From Scarcity to Abundance Economics
Geoffrey Moore’s 1991 concept of the technology “chasm” shaped 3 decades of software development and marketing strategy, expressed in his book Crossing the Chasm: Marking and Selling Disruptive Products to Mainstream Customers. His framework illuminated the gap between early adopters and mainstream markets, becoming a cornerstone of enterprise technology thinking. Today, as AI reshapes our landscape, we face a new kind of chasm—but it’s not what Moore described.
This column explores how enterprises can navigate this transformation. It examines practical strategies for building gift economies of knowledge, developing ethical AI frameworks, and measuring success beyond market metrics.
It draws on Indigenous wisdom—particularly that of Robin Wall Kimmerer, Potawatomi botanist and director of the Center for Native Peoples and the Environment at the State University of New York College of Environmental Science and Forestry. Her insights on gift economies, in The Serviceberry: Abundance and Reciprocity in the Natural World, spark an exploration into how knowledge workers can guide us toward a more abundant, ethical, and community-centered future.
The original chasm was rooted in scarcity economics: limited licenses, controlled distribution, and measured adoption.
Enterprise software development cycles stretched from 9 months to 2 years, with each release treated as precious intellectual property. We built walls around our innovations, believing scarcity created value.
The AI chasm before us today is fundamentally different. It demands a shift from scarcity thinking to abundance economics, market penetration to societal integration, and data extraction to knowledge stewardship. This transformation challenges everything we know about enterprise technology adoption.
Consider how our development cycles have evolved. We’ve steadily moved toward abundance from year-long waterfall releases to agile sprints to continuous deployment.
Now, AI capabilities double every 6 months, with open source models and APIs democratizing access.
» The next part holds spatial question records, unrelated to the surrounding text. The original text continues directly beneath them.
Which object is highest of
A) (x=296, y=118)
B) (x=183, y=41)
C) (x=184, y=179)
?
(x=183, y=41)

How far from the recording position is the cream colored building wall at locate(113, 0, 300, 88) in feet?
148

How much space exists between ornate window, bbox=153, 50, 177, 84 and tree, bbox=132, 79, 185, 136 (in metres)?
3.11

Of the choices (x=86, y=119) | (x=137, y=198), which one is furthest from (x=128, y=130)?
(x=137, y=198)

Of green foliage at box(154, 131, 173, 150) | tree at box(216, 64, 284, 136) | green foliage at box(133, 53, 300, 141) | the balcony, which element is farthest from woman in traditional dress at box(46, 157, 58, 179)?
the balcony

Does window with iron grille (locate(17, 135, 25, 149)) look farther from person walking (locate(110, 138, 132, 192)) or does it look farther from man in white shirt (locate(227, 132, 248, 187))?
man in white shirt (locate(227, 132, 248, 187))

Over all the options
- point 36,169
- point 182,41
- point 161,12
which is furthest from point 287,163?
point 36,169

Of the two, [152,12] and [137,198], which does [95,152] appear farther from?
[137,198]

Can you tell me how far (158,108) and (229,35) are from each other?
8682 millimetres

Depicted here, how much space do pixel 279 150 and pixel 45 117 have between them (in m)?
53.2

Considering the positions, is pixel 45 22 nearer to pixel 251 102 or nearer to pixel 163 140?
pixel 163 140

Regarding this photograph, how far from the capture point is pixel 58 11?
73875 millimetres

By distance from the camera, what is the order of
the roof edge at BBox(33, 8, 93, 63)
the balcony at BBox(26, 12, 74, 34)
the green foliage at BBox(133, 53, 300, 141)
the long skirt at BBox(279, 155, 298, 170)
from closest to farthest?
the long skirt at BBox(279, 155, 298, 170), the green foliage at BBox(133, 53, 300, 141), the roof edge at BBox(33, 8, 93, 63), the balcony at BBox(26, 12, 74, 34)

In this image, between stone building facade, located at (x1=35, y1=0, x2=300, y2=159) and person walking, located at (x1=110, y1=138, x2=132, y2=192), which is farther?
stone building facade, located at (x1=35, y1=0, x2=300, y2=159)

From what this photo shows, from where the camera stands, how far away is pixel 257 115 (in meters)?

The challenge isn’t technical scarcity—it’s cultural integration.
Enterprise knowledge workers and software developers are at this crossroads. The traditional approach of gaining competitive advantage through controlled innovation no longer serves us. Instead, success requires building local gift economies of information while contributing to global understanding networks.
What does this mean in practice? Our librarians and knowledge management professionals become crucial bridges, curating AI capabilities for local context while ensuring ethical deployment. Software developers focus less on proprietary features and more on creating transparent, community-centered systems that amplify human wisdom rather than replace it.
This isn’t just theoretical. Leading organizations are already building these new models:
- Knowledge workers become AI capability curators, matching global tools to local needs
- Development teams prioritize explainability and community benefit over black-box optimization
- Enterprise systems evolve from data extractors to knowledge commons contributors
The parallels to Indigenous gift economies are instructive. Just as traditional communities manage abundant resources through cultural practices and local expertise, enterprises must develop new frameworks for stewarding AI capabilities.
Success means moving beyond the extractive social media model, in which users trade privacy for functionality.
We’re witnessing the emergence of regenerative knowledge networks, where value comes not from hoarding information but from ethically applying and sharing it. This requires new metrics beyond market penetration and user acquisition. We must measure success regarding community benefit, knowledge accessibility, and ethical deployment.
For enterprise leaders, this shift demands courage. It means questioning decades of market-driven development practices, investing in knowledge stewardship rather than technical capabilities, and building systems that serve community needs rather than merely extracting value.
The AI chasm isn’t about convincing mainstream markets to adopt new technology. It’s about transforming how we think about technology adoption itself. We must move from seeing AI as a competitive advantage to viewing it as a communal resource requiring careful stewardship.
The next wave of enterprise AI success stories will not come from those who best manipulate markets or extract data. Instead, they will come from organizations that successfully build bridges between local and global knowledge networks, prioritize transparency over black-box solutions, and understand the difference between information abundance and wisdom.